TO DO
Every line in the entries where "family" is found should be copied.
——
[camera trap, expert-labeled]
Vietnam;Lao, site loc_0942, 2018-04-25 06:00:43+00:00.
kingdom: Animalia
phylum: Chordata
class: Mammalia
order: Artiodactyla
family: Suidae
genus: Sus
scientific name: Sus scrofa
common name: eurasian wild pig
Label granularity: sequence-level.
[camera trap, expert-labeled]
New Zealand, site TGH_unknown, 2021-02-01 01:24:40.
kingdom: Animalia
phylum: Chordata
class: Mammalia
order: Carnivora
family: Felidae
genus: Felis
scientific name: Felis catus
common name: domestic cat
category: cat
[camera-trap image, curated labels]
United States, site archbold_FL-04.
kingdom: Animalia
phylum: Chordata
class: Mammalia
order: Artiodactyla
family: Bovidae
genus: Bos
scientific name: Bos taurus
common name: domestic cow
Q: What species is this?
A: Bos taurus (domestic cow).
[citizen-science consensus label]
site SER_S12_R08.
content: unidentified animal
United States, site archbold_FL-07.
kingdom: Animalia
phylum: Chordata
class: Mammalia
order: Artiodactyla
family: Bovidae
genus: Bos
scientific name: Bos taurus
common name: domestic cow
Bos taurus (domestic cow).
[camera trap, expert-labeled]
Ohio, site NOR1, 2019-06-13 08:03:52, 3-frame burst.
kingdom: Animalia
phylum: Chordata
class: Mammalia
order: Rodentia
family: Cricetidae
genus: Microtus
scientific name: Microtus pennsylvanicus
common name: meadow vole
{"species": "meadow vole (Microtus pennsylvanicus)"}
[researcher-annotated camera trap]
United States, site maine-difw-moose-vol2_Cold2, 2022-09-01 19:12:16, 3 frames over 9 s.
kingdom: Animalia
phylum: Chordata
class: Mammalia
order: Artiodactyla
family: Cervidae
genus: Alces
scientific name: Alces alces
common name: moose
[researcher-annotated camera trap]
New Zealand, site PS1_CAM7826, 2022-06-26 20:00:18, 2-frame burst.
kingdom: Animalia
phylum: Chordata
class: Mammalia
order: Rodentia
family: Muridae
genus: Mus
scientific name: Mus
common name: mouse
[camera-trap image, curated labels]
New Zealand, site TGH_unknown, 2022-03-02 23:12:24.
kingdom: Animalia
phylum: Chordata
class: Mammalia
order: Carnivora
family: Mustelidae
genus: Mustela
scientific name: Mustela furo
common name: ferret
——
EXERCISE RESULT
family: Suidae
family: Felidae
family: Bovidae
family: Bovidae
family: Cricetidae
family: Cervidae
family: Muridae
family: Mustelidae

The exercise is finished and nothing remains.